3.2.1 Individual disturbance mechanism

  • Users are provided with privacy protection intensity configuration options (low, medium and high) to meet their personal data privacy protection requirements.
  • Provides efficient data compression and interaction mechanisms, such as GRR and OLH, to reduce the amount of information transmission and interaction between clients and servers, and reduce communication costs.

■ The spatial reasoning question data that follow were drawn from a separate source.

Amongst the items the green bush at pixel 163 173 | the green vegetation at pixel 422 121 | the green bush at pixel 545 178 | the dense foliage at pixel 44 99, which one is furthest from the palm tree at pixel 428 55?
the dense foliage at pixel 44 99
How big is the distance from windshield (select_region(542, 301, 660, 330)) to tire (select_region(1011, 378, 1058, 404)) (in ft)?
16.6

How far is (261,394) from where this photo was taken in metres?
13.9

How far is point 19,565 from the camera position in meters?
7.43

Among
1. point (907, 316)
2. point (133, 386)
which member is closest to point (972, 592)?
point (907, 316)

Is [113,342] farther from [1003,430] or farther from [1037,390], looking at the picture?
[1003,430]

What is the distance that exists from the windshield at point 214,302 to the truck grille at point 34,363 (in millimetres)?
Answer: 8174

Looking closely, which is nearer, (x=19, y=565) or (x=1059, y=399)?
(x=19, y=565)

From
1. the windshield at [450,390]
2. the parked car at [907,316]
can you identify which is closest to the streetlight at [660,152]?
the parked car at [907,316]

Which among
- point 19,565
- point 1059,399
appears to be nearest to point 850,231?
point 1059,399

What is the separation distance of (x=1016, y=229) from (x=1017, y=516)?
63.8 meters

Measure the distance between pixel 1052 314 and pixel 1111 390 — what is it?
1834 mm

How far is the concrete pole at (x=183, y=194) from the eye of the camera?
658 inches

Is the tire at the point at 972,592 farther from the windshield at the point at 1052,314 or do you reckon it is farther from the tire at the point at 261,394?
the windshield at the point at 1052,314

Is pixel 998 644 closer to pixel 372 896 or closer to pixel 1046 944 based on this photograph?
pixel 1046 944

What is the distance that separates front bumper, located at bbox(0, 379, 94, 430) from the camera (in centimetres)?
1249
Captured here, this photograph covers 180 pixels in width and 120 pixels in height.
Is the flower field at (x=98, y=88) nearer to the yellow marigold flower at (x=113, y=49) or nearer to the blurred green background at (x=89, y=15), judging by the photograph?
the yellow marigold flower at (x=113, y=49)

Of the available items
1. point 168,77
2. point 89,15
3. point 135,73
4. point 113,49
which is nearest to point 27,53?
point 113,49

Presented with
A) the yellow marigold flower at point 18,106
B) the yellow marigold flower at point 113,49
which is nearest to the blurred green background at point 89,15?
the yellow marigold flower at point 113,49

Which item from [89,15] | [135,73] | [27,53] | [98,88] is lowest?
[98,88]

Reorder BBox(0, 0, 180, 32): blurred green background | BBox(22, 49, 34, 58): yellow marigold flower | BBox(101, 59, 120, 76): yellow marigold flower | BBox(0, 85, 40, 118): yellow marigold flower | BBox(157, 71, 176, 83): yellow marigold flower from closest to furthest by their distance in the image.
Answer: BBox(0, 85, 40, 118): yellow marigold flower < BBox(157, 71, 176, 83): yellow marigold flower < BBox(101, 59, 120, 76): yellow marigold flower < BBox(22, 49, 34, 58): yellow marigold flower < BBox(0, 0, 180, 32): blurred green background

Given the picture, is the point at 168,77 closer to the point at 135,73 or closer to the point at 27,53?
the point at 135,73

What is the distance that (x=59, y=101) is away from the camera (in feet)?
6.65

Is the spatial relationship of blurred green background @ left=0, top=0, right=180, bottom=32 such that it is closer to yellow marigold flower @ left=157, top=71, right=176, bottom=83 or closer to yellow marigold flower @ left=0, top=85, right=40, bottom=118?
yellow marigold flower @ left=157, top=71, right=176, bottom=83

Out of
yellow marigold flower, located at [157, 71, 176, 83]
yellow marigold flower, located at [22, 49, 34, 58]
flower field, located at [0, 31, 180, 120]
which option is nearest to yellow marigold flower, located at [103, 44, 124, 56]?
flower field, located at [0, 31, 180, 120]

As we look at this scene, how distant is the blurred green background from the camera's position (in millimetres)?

3.2.2 Customized noise reduction and aggregation mechanism

  • For different types of personal data, customized noise reduction and aggregation mechanisms are used to ensure the efficient use of collected data.
  • Unbiased processing mechanism is provided to make the statistical information after noise aggregation equal to the statistical information of real data in theory.
  • A consistency processing mechanism is provided to make the aggregated statistics consistent with the public background knowledge, for example, setting the frequency less than 0 to 0.

3.3 Landing Application

At present, LDPDC service will start to be applied in services such as geographic location collection to assist business departments in compliance governance of user information collection and provide policy support for advertising and recommendation services.

Four, conclusion

DPSQL service and LDPDC service are successful practices of differential privacy technology in volcano engine application scenarios. In the future, differential privacy-related services will appear in the Volcano Engine Cloud Security product matrix for Volcano Cloud customers. Volcano Engine security research team will continue to explore business scenarios, dig deeply into user data privacy protection needs, study the implementation of cutting-edge privacy protection technology, and provide strong guarantee for user data privacy security.

references

[1] Dwork C., Mcsherry F., Nissim K., et al. Calibrating Noise to Sensitivity in Private Data Analysis [A]. Theory of Cryptography, Third Theory of Cryptography Conference, TCC 2006, New York, NY, USA, March 4-7, 2006, Proceedings: 265 — 284.

[2] Kasiviswanathan S.P., Lee H.K., Nissim K., et al. What Can We Learn Privately? [A]. 49th Annual IEEE Symposium on Foundations of Computer Science, FOCS 2008, October 25-28, 2008, Philadelphia, PA, USA: 531–540.